Optionally, according to the above method, the mass volume concentration of the glucose in the substrate solution is 0.1 to 1%. Preferably 0.1 to 0.4 per mill.

Optionally, the hyaluronidase or chondroitinase is a microbial hyaluronidase, a snake venom derived hyaluronidase, a leech derived hyaluronidase, a mammalian source hyaluronidase, or a chondroitinase, according to the above-described method. More preferably, the hyaluronidase is produced by Bacillus (Bacillus sp.). Most preferred is hyaluronidase produced by fermentation of Bacillus (Bacillus sp.) A50, CGMCC NO. 5744.

Optionally, according to the above method, the hyaluronidase or chondroitinase is added in an amount of 1 × 10/1 kg of the hyaluronic acid or salt thereof⁷～5×10⁹IU of said hyaluronidase or chondroitinase.

According to the method, the glucose oxidase is innovatively added in the process of preparing the low-molecular and oligomeric hyaluronic acid/salt through hyaluronic acid/salt enzymolysis, so that the hyaluronidase and hyaluronic acid/salt complex is prevented from being generated when the ratio of the hyaluronidase/hyaluronic acid/salt is too low, and the enzymolysis efficiency is improved.

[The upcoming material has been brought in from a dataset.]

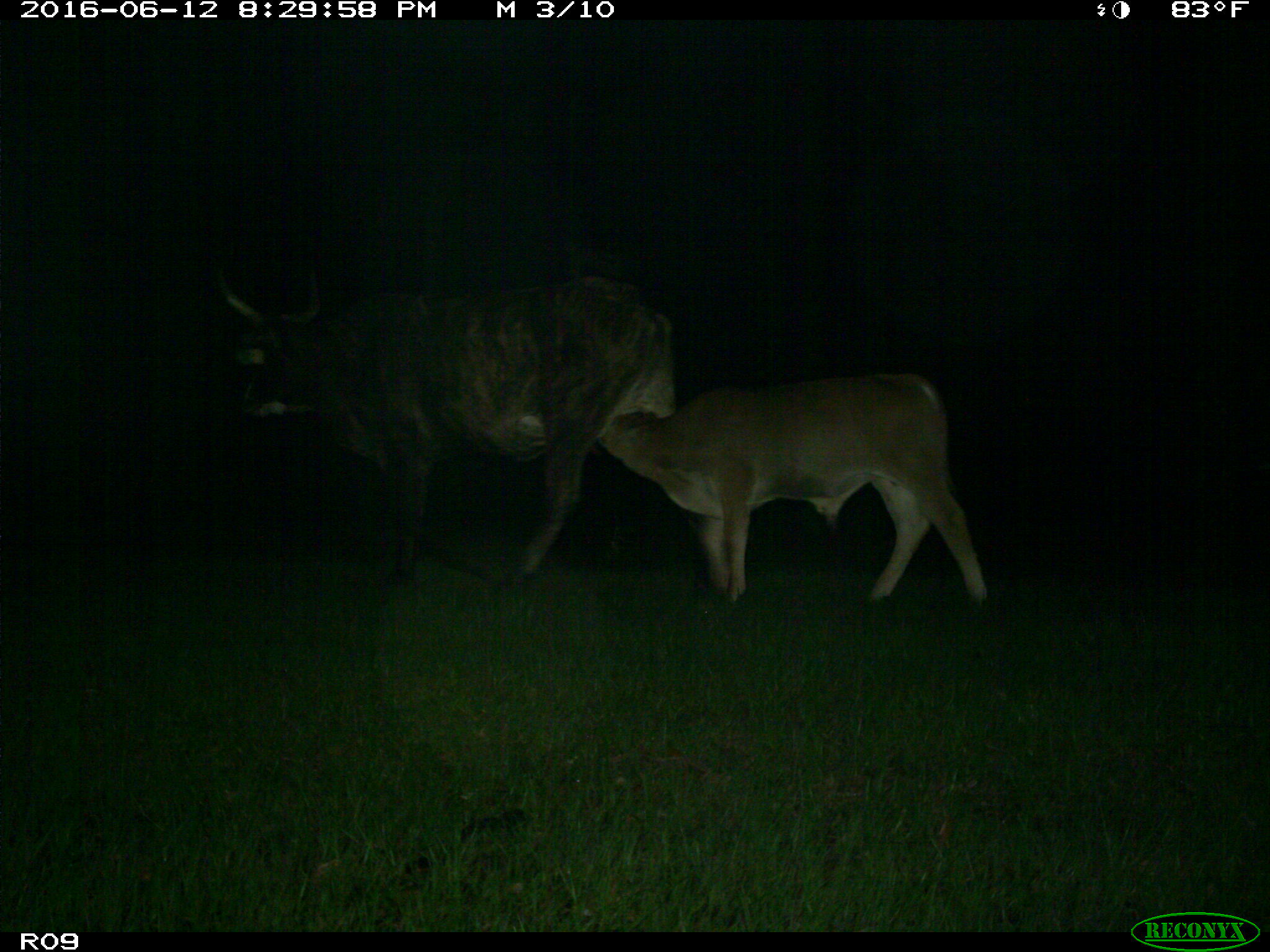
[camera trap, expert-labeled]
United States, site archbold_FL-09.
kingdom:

According to the method, the glucose oxidase and the glucose are innovatively added in the process of preparing the low-molecular and oligomeric hyaluronic acid/salt through hyaluronic acid/salt enzymolysis, so that oxygen in enzymolysis liquid is removed, and the oxidation browning of the low-molecular and oligomeric hyaluronic acid/salt is reduced.

After enzymolysis is finished, hyaluronidase and glucose oxidase are inactivated and filtered by low-alcohol content ethanol, and then final low-molecular and oligomeric hyaluronate is obtained through alcohol precipitation and drying, so that the traditional alkaline inactivation or high-temperature inactivation mode is abandoned, and oxidation of low-molecular and oligomeric hyaluronic acid/salt during alkaline inactivation or high-temperature enzyme inactivation is avoided.

Drawings

Fig. 1 is a schematic flow chart of a method for enzymatic degradation of hyaluronic acid or a salt thereof according to an embodiment of the present application.

Detailed Description

The following detailed description of the present application, taken in conjunction with the accompanying drawings and examples, is provided to enable the aspects of the present application and its advantages to be better understood. However, the specific embodiments and examples described below are for illustrative purposes only and are not limiting of the present application.